Dans un contexte de surveillance plus accrue que pour la prescription de benzodiazépines, le risque d’un mésusage de substances dépendogènes semble en effet moins probable. Cela vaut notamment pour les psychostimulants, pour lesquels les prévalences d’utilisation régulière à long terme observées sont plus rares et semblent assez bien correspondre aux recommandations de prescription pour le traitement des troubles du déficit de l’attention (lié ou non à de l’hyperactivité). Celles-ci préconisent en effet de ne pas commencer les traitements avant l’âge de 6 ans et de ne pas les prolonger au-delà de 18 ans.

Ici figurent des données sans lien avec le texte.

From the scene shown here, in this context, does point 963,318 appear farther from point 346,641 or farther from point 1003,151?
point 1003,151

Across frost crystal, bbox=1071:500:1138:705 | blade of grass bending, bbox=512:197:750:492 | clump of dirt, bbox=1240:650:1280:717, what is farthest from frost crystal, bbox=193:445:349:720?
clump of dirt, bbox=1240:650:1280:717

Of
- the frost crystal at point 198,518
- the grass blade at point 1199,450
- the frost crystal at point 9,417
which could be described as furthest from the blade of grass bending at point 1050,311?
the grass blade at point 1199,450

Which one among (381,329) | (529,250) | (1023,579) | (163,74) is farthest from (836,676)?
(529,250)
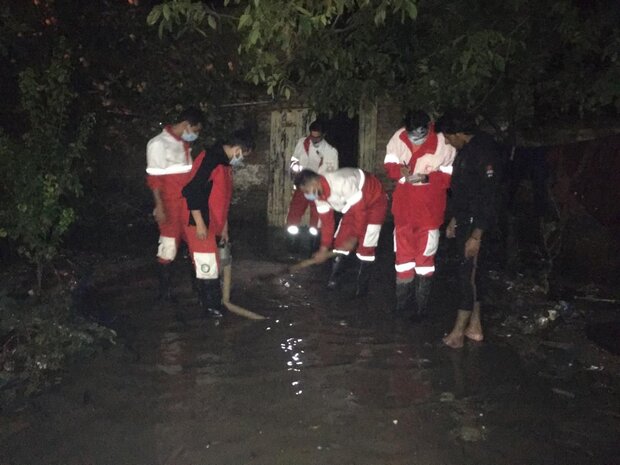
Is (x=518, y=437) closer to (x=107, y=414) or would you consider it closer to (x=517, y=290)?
(x=107, y=414)

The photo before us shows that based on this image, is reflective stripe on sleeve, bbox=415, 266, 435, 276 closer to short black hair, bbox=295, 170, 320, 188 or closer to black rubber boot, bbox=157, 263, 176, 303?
short black hair, bbox=295, 170, 320, 188

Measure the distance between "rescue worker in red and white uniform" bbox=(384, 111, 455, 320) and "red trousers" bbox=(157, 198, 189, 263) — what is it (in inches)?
75.2

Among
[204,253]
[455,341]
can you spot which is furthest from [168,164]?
[455,341]

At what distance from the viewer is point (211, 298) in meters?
5.74

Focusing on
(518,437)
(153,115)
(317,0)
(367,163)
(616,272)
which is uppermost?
(317,0)

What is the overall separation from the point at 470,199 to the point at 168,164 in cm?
264

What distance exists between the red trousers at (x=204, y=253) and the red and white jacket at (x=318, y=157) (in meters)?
2.48

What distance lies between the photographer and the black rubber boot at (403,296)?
Result: 5742 mm

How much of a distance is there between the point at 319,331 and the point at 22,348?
7.60ft

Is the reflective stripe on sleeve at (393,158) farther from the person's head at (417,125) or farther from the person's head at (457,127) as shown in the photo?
the person's head at (457,127)

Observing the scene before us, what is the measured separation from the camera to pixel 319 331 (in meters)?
5.52

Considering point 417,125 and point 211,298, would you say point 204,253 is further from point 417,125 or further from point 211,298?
point 417,125

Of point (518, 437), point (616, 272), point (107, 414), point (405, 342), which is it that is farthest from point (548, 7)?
point (107, 414)

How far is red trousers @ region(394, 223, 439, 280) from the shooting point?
551 centimetres
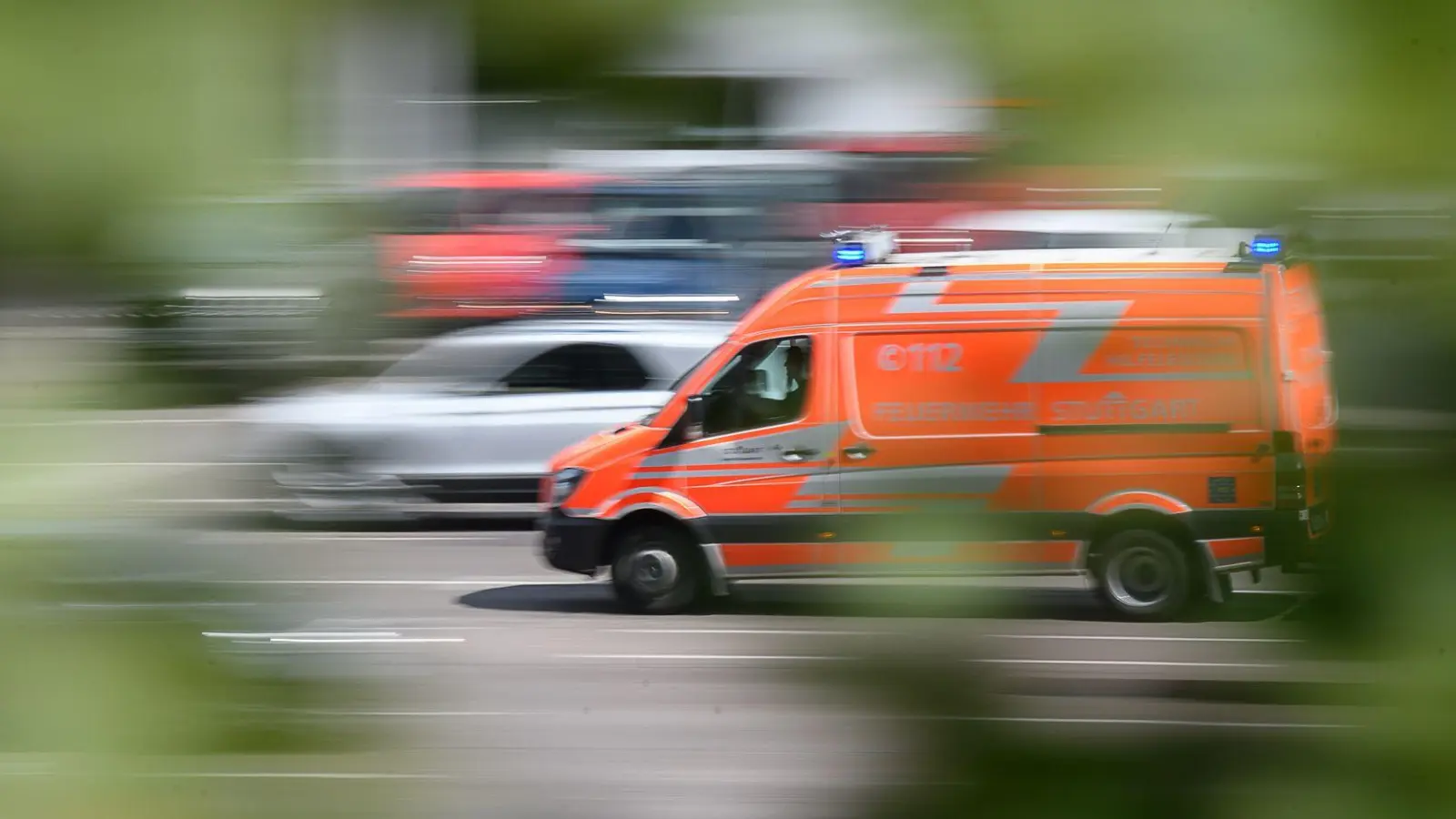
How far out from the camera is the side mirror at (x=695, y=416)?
6.33m

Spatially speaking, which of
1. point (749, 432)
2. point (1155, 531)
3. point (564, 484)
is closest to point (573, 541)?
point (564, 484)

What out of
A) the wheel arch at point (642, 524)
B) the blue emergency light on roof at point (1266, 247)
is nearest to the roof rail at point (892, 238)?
the blue emergency light on roof at point (1266, 247)

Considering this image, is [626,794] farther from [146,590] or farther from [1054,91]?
[1054,91]

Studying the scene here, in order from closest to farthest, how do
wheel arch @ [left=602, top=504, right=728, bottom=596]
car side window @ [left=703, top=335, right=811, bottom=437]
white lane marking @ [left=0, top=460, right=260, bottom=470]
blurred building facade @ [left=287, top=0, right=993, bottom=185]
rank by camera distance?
blurred building facade @ [left=287, top=0, right=993, bottom=185] < white lane marking @ [left=0, top=460, right=260, bottom=470] < car side window @ [left=703, top=335, right=811, bottom=437] < wheel arch @ [left=602, top=504, right=728, bottom=596]

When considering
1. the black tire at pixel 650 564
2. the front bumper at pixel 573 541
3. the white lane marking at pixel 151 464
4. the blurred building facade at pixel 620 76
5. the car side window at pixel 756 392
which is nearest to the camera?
the blurred building facade at pixel 620 76

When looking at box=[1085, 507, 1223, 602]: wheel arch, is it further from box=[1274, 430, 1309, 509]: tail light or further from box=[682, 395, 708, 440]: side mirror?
box=[682, 395, 708, 440]: side mirror

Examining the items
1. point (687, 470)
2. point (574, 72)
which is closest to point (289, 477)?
point (574, 72)

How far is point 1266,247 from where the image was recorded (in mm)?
621

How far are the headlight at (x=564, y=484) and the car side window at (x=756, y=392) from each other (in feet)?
2.72

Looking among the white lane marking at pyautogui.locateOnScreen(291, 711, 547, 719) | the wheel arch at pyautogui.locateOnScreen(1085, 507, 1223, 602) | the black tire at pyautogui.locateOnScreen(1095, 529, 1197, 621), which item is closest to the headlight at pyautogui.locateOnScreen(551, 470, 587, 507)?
the black tire at pyautogui.locateOnScreen(1095, 529, 1197, 621)

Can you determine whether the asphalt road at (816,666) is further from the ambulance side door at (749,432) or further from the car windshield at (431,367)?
the ambulance side door at (749,432)

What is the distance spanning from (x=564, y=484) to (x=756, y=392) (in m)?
1.11

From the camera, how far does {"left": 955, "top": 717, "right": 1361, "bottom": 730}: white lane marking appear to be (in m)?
0.65

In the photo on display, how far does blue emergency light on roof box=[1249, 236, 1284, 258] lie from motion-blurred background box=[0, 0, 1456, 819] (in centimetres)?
2
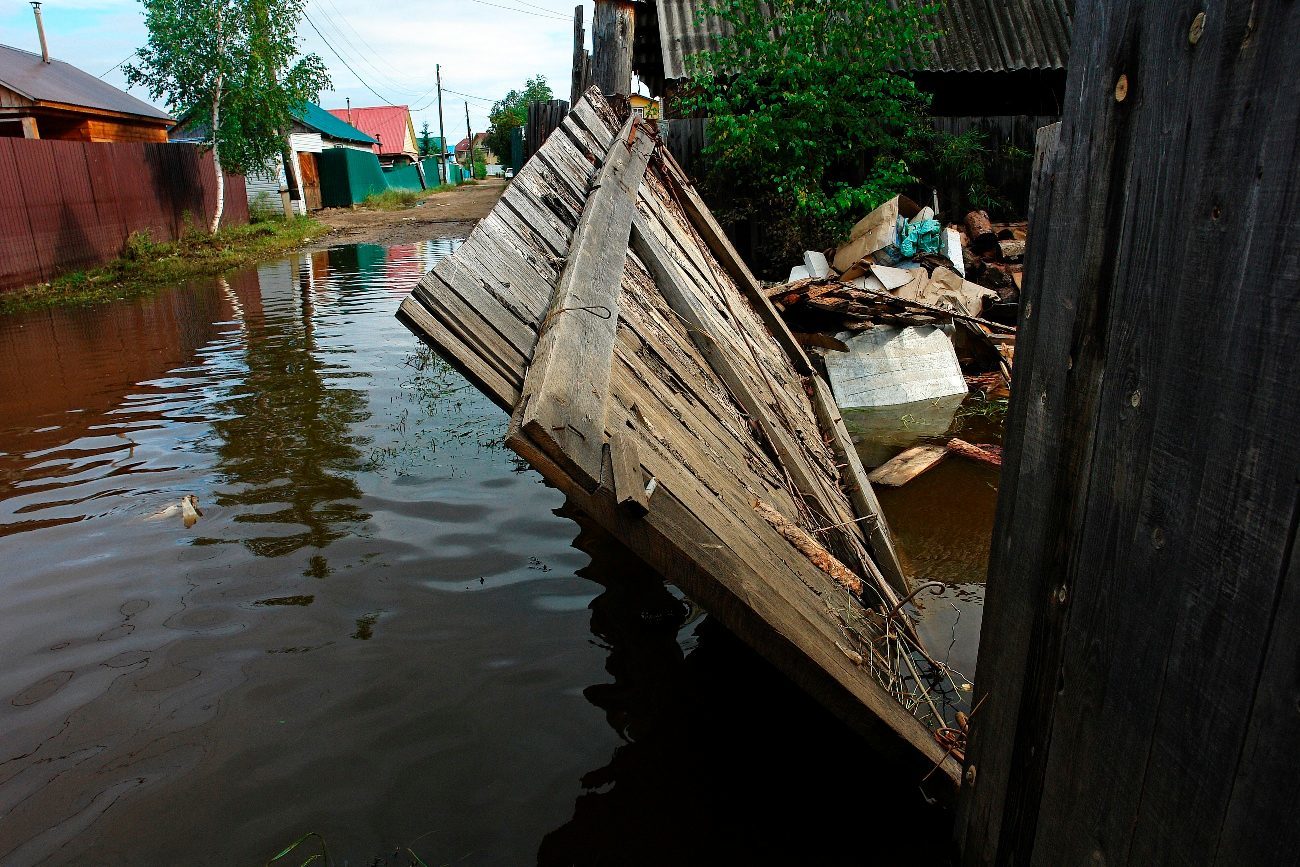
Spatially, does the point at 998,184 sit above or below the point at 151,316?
above

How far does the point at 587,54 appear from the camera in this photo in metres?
8.43

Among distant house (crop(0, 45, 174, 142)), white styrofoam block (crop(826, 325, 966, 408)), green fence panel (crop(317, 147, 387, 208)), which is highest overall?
distant house (crop(0, 45, 174, 142))

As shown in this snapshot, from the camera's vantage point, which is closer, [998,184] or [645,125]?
[645,125]

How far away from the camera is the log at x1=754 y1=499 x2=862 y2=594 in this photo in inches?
94.4

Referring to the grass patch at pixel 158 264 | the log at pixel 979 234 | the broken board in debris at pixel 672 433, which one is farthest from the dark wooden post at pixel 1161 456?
the grass patch at pixel 158 264

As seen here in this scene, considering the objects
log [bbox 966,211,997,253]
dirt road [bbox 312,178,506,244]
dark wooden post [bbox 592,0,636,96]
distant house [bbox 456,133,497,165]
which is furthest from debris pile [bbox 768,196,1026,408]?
distant house [bbox 456,133,497,165]

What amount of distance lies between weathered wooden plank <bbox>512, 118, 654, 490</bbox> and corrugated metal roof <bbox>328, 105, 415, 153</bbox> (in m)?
60.2

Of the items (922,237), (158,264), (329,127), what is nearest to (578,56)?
(922,237)

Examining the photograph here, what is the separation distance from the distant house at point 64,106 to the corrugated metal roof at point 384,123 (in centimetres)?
3315

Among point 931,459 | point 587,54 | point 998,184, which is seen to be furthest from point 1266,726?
point 998,184

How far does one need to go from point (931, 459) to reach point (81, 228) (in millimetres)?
15946

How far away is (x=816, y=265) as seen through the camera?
877 centimetres

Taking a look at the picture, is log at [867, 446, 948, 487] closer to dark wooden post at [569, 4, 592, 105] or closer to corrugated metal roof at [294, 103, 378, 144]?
dark wooden post at [569, 4, 592, 105]

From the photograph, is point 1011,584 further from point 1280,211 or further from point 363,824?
point 363,824
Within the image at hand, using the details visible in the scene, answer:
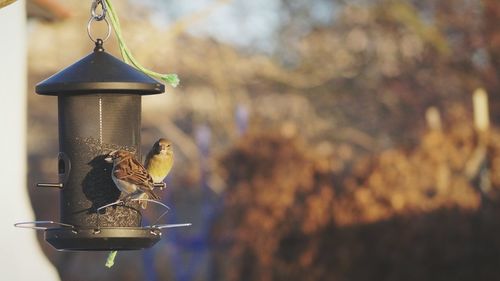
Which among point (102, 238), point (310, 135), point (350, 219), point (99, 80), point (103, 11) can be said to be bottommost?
point (350, 219)

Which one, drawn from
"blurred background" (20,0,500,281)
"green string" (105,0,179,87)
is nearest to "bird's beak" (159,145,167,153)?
"green string" (105,0,179,87)

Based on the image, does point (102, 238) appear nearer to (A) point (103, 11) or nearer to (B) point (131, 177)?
(B) point (131, 177)

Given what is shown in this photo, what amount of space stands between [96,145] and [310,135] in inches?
296

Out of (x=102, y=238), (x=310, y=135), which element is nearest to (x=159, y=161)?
(x=102, y=238)

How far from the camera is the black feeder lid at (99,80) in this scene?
4133mm

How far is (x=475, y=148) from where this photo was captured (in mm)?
11008

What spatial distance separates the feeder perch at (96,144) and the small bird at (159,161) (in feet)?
0.31

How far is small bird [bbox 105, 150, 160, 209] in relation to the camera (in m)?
4.02

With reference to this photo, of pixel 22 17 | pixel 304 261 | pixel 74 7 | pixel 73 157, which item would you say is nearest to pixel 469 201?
pixel 304 261

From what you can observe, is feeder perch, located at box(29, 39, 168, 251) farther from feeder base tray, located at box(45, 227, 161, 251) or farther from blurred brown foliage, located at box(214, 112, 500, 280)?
blurred brown foliage, located at box(214, 112, 500, 280)

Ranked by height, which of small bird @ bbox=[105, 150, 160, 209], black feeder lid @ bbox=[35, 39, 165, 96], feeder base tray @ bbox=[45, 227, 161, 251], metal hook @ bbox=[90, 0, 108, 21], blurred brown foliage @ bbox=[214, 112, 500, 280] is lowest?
blurred brown foliage @ bbox=[214, 112, 500, 280]

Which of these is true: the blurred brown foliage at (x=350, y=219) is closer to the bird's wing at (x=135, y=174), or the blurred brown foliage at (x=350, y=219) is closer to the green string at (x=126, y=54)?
the green string at (x=126, y=54)

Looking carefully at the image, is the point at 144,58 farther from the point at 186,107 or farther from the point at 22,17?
the point at 22,17

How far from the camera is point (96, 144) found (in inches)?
172
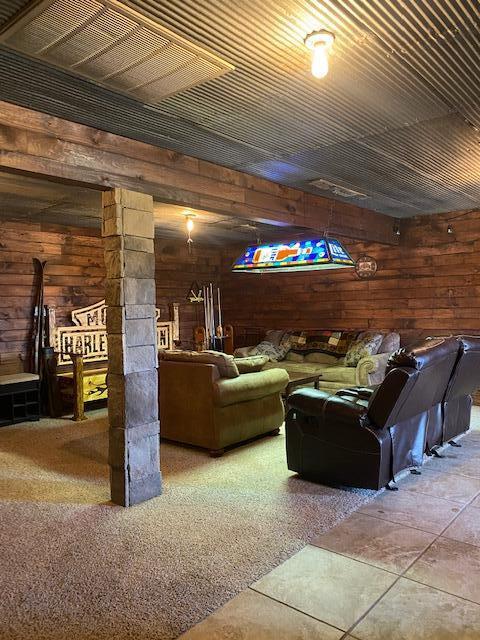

Les résultats ne permettent pas de conclusions claires pour ce qui est des analgésiques à action centrale. Cependant, les liens observés avec l’âge, et par conséquent avec la probabilité accrue de l’émergence de troubles chroniques engendrant de fortes douleurs, laissent supposer qu’ils sont généralement utilisés à bon escient. Le remise de ces médicaments étant par ailleurs contrôlée étroitement, les possibilités de diversion paraissent plus limitées que dans le cas des somnifères ou tranquillisants. Il convient cependant de rester vigilant, compte tenu des développements observés à l’étranger, notamment aux Etats-Unis, où le rôle des analgésiques opioïdes semble être important dans le retour des addictions aux opioïdes sur le devant de la scène (voir dans ce numéro l’article de Zobel et Broers).
Limitations
Il faut rappeler qu’il s’agit d’une enquête téléphonique qui n’atteint pas les personnes vivant dans des homes ou autres institutions, ni celles qui ne sont pas en mesure de répondre par téléphone. Il n’est donc pas exclu que les chiffres soient quelque peu sous-estimés, sans oublier le phénomène de la désirabilité sociale qui peut également retenir certaines personnes de parler ouvertement. D’un autre côté, il n’est pas impossible que certaines personnes interrogées rapportent l’usage de remèdes plus anodins malgré la précision des questions. Le taux élevé de médicaments obtenus sur ordonnance ou délivrés directement par le médecin suggère néanmoins que ce type de confusion reste limité, peut-être à l’exception des stimulants.
Remerciements
Nous remercions l’Office fédéral de la santé publique qui finance le Monitorage suisse des addicitions et l’enquête CoRolAR.